### TE ONDERNEMEN STAPPEN
#1 Neem uit het fragment over Venka het deel over dat begint met de woorden "Achtergronden bewerken" en eindigt met "met een list.". Vervang daarin "slachtoffer" door "doelwit".
#2 Uit welke streek komt het verhaal volgens het fragment over Venka?

### TE LEZEN FRAGMENT
□ □ □

Hij wordt uit huis gejaagd en hij neemt een sikkel en stamper mee. Hij gaat naar het bos en snijdt de horens van een dode geit. Hij vindt een ezel en heeft een hommel in de zak en vindt de grot van het monster. Zijn zus is alleen en er is een houten verdieping gebouwd. Rangalakshmi verstopt haar broer daar en het monster komt thuis en gaat eten. Hij hoort gekke geluiden en Rangalakshmi vertelt dat er een ander monster is gekomen. Het monster daagt het andere monster uit en Venka laat zijn sikkel en stamper zien. Hij vertelt dat het zijn handen zijn. Hij toont zijn ploeg en zegt dat dit zijn been is. Dan toont hij de horens en vertelt dat dit zijn nagels zijn en hij springt op en neer. Het monster rent de grot uit en Venka en Rangalakshmi gaan naar huis. Venka werd nooit meer met minachting behandeld.

Achtergronden bewerken

  • Het verhaal komt uit Karnataka.
  • Venka is niet direct het slachtoffer, maar gaat wel de confrontatie met het monster aan. Ook Klein Duimpje en Issun Boshi verslaan het monster met een list.
  • Het jongste kind wordt in sprookjes vaak met minachting behandeld, maar blijkt vaak de redder in het verhaal. Bijnamen als domoor komen vaak voor, vaak heet de jongen Hans in West-Europese sprookjes. Zie bijvoorbeeld De arme molenaarsknecht en het katje en De bijenkoningin.
  • In De Bremer stadsmuzikanten lukt het rovers te verjagen door het uiterlijk (de afgedankte oude dieren - ezel, hond, kat en haan - staan op elkaar) en een hels kabaal, de rovers denken dat de dieren een spook zijn en vluchten.

□ □ □

### AANGELEVERDE GEGEVENS

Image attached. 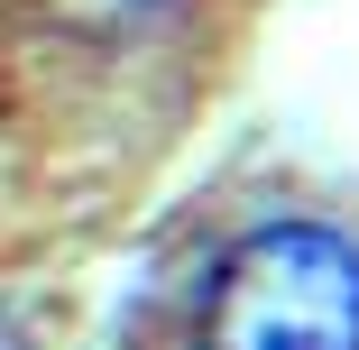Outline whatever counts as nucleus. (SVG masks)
<instances>
[{
    "mask_svg": "<svg viewBox=\"0 0 359 350\" xmlns=\"http://www.w3.org/2000/svg\"><path fill=\"white\" fill-rule=\"evenodd\" d=\"M194 350H359V249L323 222H258L212 258Z\"/></svg>",
    "mask_w": 359,
    "mask_h": 350,
    "instance_id": "nucleus-1",
    "label": "nucleus"
}]
</instances>
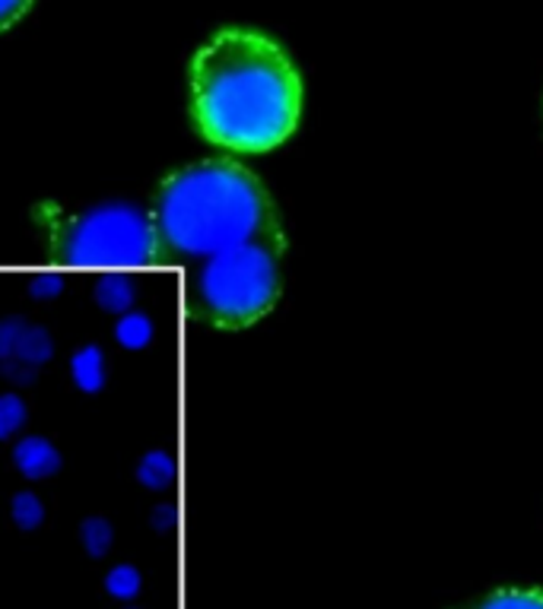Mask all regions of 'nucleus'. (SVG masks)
I'll return each instance as SVG.
<instances>
[{"label":"nucleus","mask_w":543,"mask_h":609,"mask_svg":"<svg viewBox=\"0 0 543 609\" xmlns=\"http://www.w3.org/2000/svg\"><path fill=\"white\" fill-rule=\"evenodd\" d=\"M175 524V512H172V505H160L156 508V515H153V527L156 530H168Z\"/></svg>","instance_id":"18"},{"label":"nucleus","mask_w":543,"mask_h":609,"mask_svg":"<svg viewBox=\"0 0 543 609\" xmlns=\"http://www.w3.org/2000/svg\"><path fill=\"white\" fill-rule=\"evenodd\" d=\"M105 590H109V597H115V600H134L143 590V575L134 565H115V568L105 575Z\"/></svg>","instance_id":"14"},{"label":"nucleus","mask_w":543,"mask_h":609,"mask_svg":"<svg viewBox=\"0 0 543 609\" xmlns=\"http://www.w3.org/2000/svg\"><path fill=\"white\" fill-rule=\"evenodd\" d=\"M29 7H32V0H0V29L17 23Z\"/></svg>","instance_id":"17"},{"label":"nucleus","mask_w":543,"mask_h":609,"mask_svg":"<svg viewBox=\"0 0 543 609\" xmlns=\"http://www.w3.org/2000/svg\"><path fill=\"white\" fill-rule=\"evenodd\" d=\"M10 515L20 530H39L45 520V502L35 493H17L10 502Z\"/></svg>","instance_id":"13"},{"label":"nucleus","mask_w":543,"mask_h":609,"mask_svg":"<svg viewBox=\"0 0 543 609\" xmlns=\"http://www.w3.org/2000/svg\"><path fill=\"white\" fill-rule=\"evenodd\" d=\"M71 375L73 384L86 394H95L105 388V352L99 350L95 343H86L73 352L71 359Z\"/></svg>","instance_id":"7"},{"label":"nucleus","mask_w":543,"mask_h":609,"mask_svg":"<svg viewBox=\"0 0 543 609\" xmlns=\"http://www.w3.org/2000/svg\"><path fill=\"white\" fill-rule=\"evenodd\" d=\"M134 299H137V286L124 273H109L95 286V302L102 304L105 311H112V314H127Z\"/></svg>","instance_id":"8"},{"label":"nucleus","mask_w":543,"mask_h":609,"mask_svg":"<svg viewBox=\"0 0 543 609\" xmlns=\"http://www.w3.org/2000/svg\"><path fill=\"white\" fill-rule=\"evenodd\" d=\"M115 340H119L124 350H143V347L153 340V324H150V318H143L137 311L121 314L119 328H115Z\"/></svg>","instance_id":"11"},{"label":"nucleus","mask_w":543,"mask_h":609,"mask_svg":"<svg viewBox=\"0 0 543 609\" xmlns=\"http://www.w3.org/2000/svg\"><path fill=\"white\" fill-rule=\"evenodd\" d=\"M471 609H543L541 590H496Z\"/></svg>","instance_id":"12"},{"label":"nucleus","mask_w":543,"mask_h":609,"mask_svg":"<svg viewBox=\"0 0 543 609\" xmlns=\"http://www.w3.org/2000/svg\"><path fill=\"white\" fill-rule=\"evenodd\" d=\"M25 425V403L17 394L0 398V442L13 438Z\"/></svg>","instance_id":"15"},{"label":"nucleus","mask_w":543,"mask_h":609,"mask_svg":"<svg viewBox=\"0 0 543 609\" xmlns=\"http://www.w3.org/2000/svg\"><path fill=\"white\" fill-rule=\"evenodd\" d=\"M80 543L90 559H105L115 546V527L105 517H86L80 524Z\"/></svg>","instance_id":"9"},{"label":"nucleus","mask_w":543,"mask_h":609,"mask_svg":"<svg viewBox=\"0 0 543 609\" xmlns=\"http://www.w3.org/2000/svg\"><path fill=\"white\" fill-rule=\"evenodd\" d=\"M163 258L204 260L258 238H284L258 178L236 163H197L163 182L153 204Z\"/></svg>","instance_id":"2"},{"label":"nucleus","mask_w":543,"mask_h":609,"mask_svg":"<svg viewBox=\"0 0 543 609\" xmlns=\"http://www.w3.org/2000/svg\"><path fill=\"white\" fill-rule=\"evenodd\" d=\"M51 258L68 267H143L160 255L153 213L137 204H95L51 219Z\"/></svg>","instance_id":"4"},{"label":"nucleus","mask_w":543,"mask_h":609,"mask_svg":"<svg viewBox=\"0 0 543 609\" xmlns=\"http://www.w3.org/2000/svg\"><path fill=\"white\" fill-rule=\"evenodd\" d=\"M201 134L233 153H267L296 131L303 83L284 48L248 29H226L191 64Z\"/></svg>","instance_id":"1"},{"label":"nucleus","mask_w":543,"mask_h":609,"mask_svg":"<svg viewBox=\"0 0 543 609\" xmlns=\"http://www.w3.org/2000/svg\"><path fill=\"white\" fill-rule=\"evenodd\" d=\"M13 464L25 479H48L61 469V451L51 445L48 438L29 435L13 447Z\"/></svg>","instance_id":"6"},{"label":"nucleus","mask_w":543,"mask_h":609,"mask_svg":"<svg viewBox=\"0 0 543 609\" xmlns=\"http://www.w3.org/2000/svg\"><path fill=\"white\" fill-rule=\"evenodd\" d=\"M61 289H64V280L58 273H42V277H35V280L29 282V292L35 299H54Z\"/></svg>","instance_id":"16"},{"label":"nucleus","mask_w":543,"mask_h":609,"mask_svg":"<svg viewBox=\"0 0 543 609\" xmlns=\"http://www.w3.org/2000/svg\"><path fill=\"white\" fill-rule=\"evenodd\" d=\"M172 476H175V464L166 451H150L137 467V479L146 489H166Z\"/></svg>","instance_id":"10"},{"label":"nucleus","mask_w":543,"mask_h":609,"mask_svg":"<svg viewBox=\"0 0 543 609\" xmlns=\"http://www.w3.org/2000/svg\"><path fill=\"white\" fill-rule=\"evenodd\" d=\"M51 337L35 324H25L20 318H7L0 321V365L7 375L17 381H29L35 375V369L51 359Z\"/></svg>","instance_id":"5"},{"label":"nucleus","mask_w":543,"mask_h":609,"mask_svg":"<svg viewBox=\"0 0 543 609\" xmlns=\"http://www.w3.org/2000/svg\"><path fill=\"white\" fill-rule=\"evenodd\" d=\"M284 238H258L201 260L191 302L194 311L223 330H242L260 321L280 299Z\"/></svg>","instance_id":"3"}]
</instances>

□ □ □

### UITGEWERKTE ANTWOORDEN
#1
Achtergronden bewerken

  • Het verhaal komt uit Karnataka.
  • Venka is niet direct het doelwit, maar gaat wel de confrontatie met het monster aan. Ook Klein Duimpje en Issun Boshi verslaan het monster met een list.

#2 Het verhaal komt uit Karnataka.